In order to further clarify, we can look at this task in the context of a specific philosophical problem: free-will. I won’t attempt to provide a resolution, but we can begin to see the layout of how these problems and potential solutions might develop. The manifest arguably sees human beings as possessing agency, or the freedom of the ‘will’ to delineate between courses of action through reasoning and reflection. While the manifest image of free-will may arguably understand the psychological, biological, and neurological constraints upon these freedoms (and this has changed the landscape of the manifest in how we think about freedom which is now far less radical – as we might excuse people who are “in the heat of passion” or “mentally unfit” from their actions), the manifest is primarily concerned with how this relates to our observations about the world. We generally think of people as agents who could have done otherwise given the same situation.
This can’t be construed scientifically, and indeed it might be counter to what we could represent in a physical system emulated by science. In neuroscience, for example, Benjamin Libet’s experiments in the 1980′s seems to undermine many of the principles we might take for granted in delineating about free-will. It seems that unconscious processes might “decide” our actions before we are consciously aware of them, which severely undermines the idea that we can properly reason about courses of action.
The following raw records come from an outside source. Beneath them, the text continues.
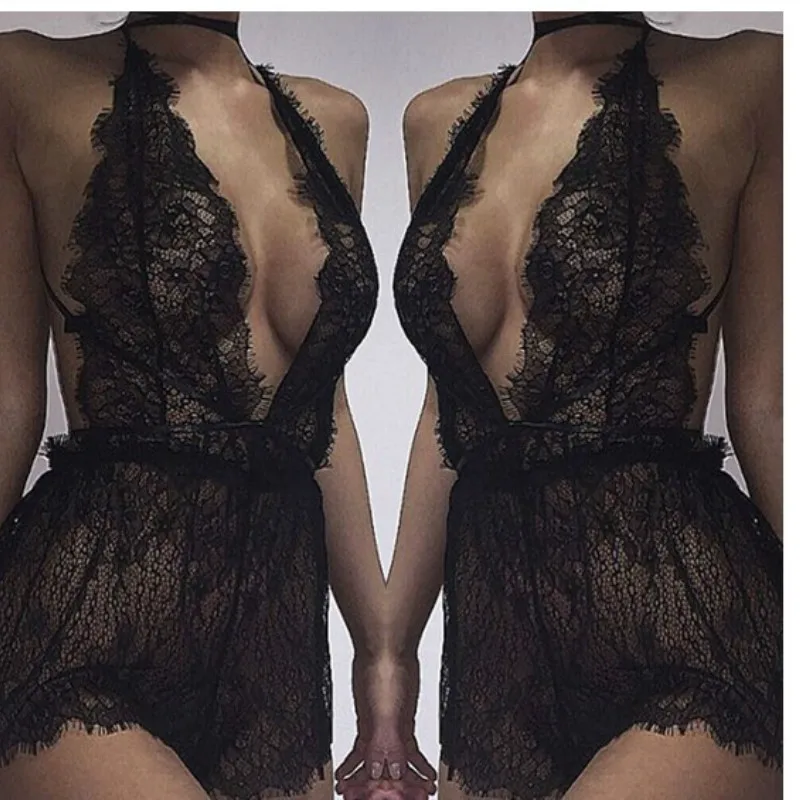 2018 новый сексуальный полые Для женщин пижамный комплект ремень ночная рубашка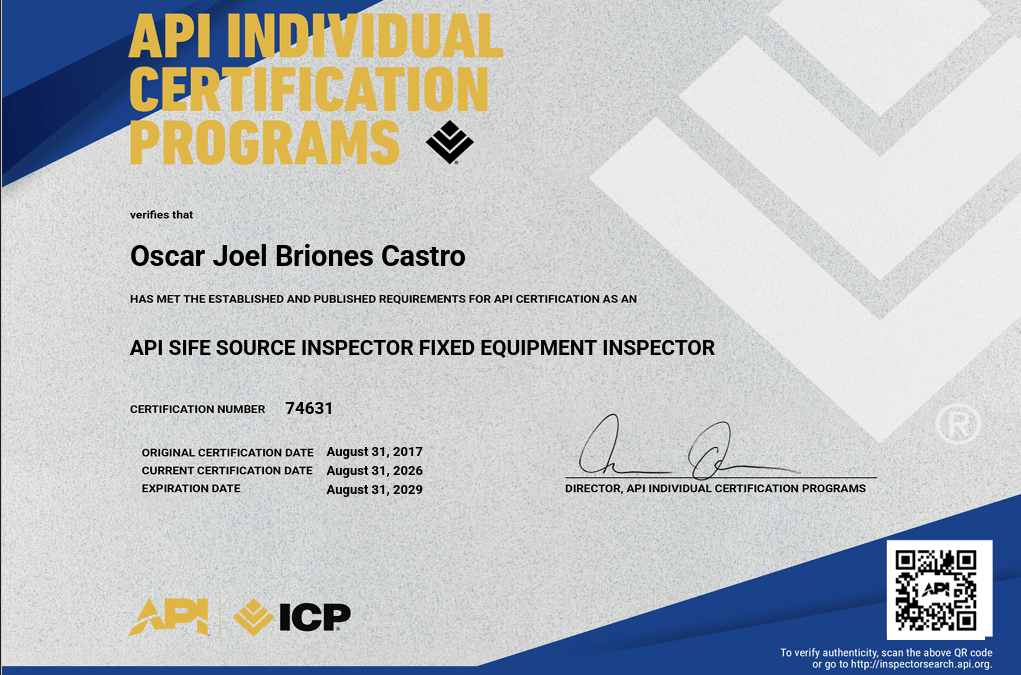 BriCas Strengthens Its Technical Expertise with Two New API SIFE Certifications
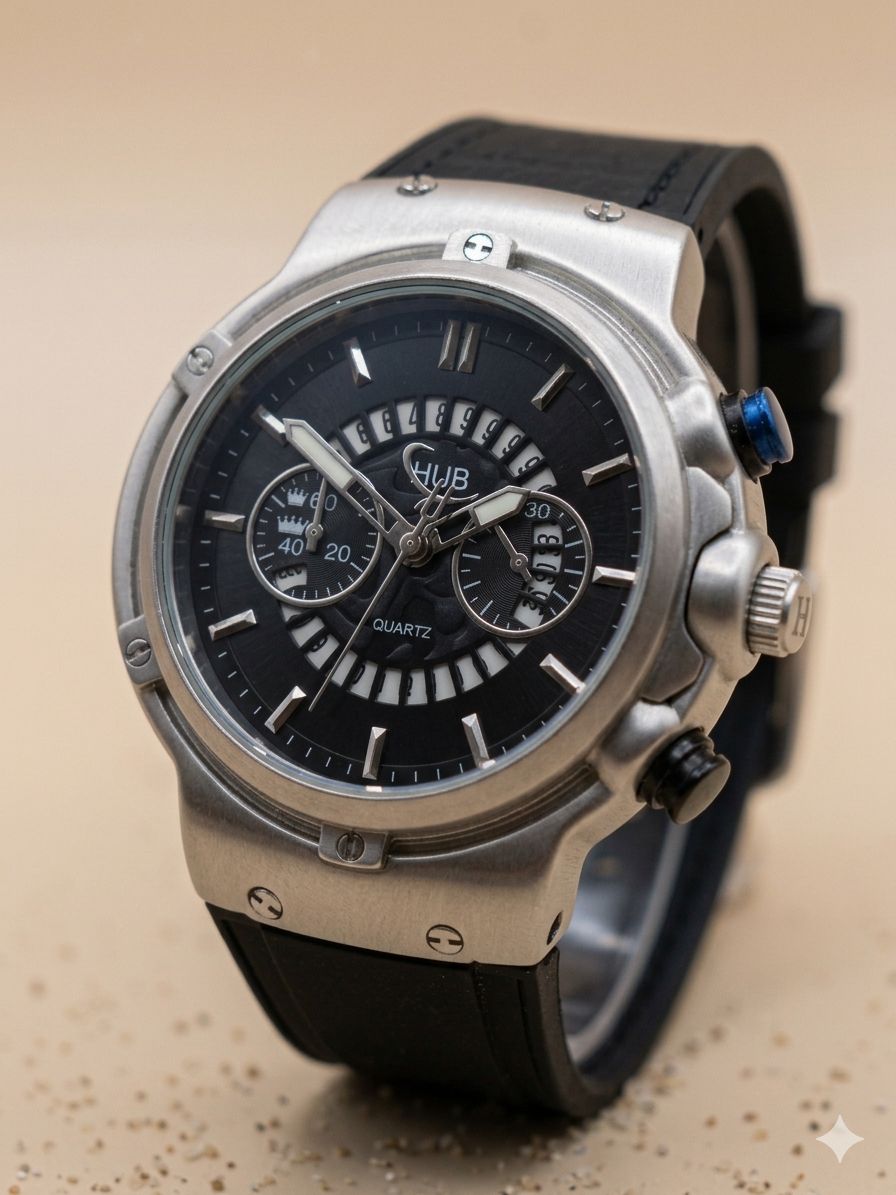 HUB Classic Strap Watches For Men - Fasheena Styles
The task of philosophy, one might argue, is to somehow reconcile or transcend these two images and their representations of freedom. To give an argument for how the manifest and scientific image could be seen as a single, cohesive narrative about the freedom of human beings. Philosophers have begun to do just such a thing, and there are a myriad of positions which disagree about how exactly to do that.
We can see this in a survey of two positions, compatibilism and incompatibilism. Compatibilism would argue that freedom of the will and determinism (all of our actions are a result of the causes before them) are actually compatible positions. (More on the position can be found here.) Compatibilism might be seen as a hybrid of the manifest and scientific and would attempt to provide a compelling narrative on how we could view freedom. Incompatibilism, on the other hand, would suggest that perhaps freedom is a concept that is not salvageable, and argues for a dismissal of the former view of the manifest.
With that example, we can see how philosophy operates and what it is attempting to accomplish. A complete and sophisticated account of human freedom is indispensable, as it informs so many other aspects of our lives: economics, politics, our justice system, etc. If we buy what Sellars is selling (ha!), then we can see the principle task of philosophy is weaving together the various specialties in a broader, more general sense so that we can properly “find our way around”.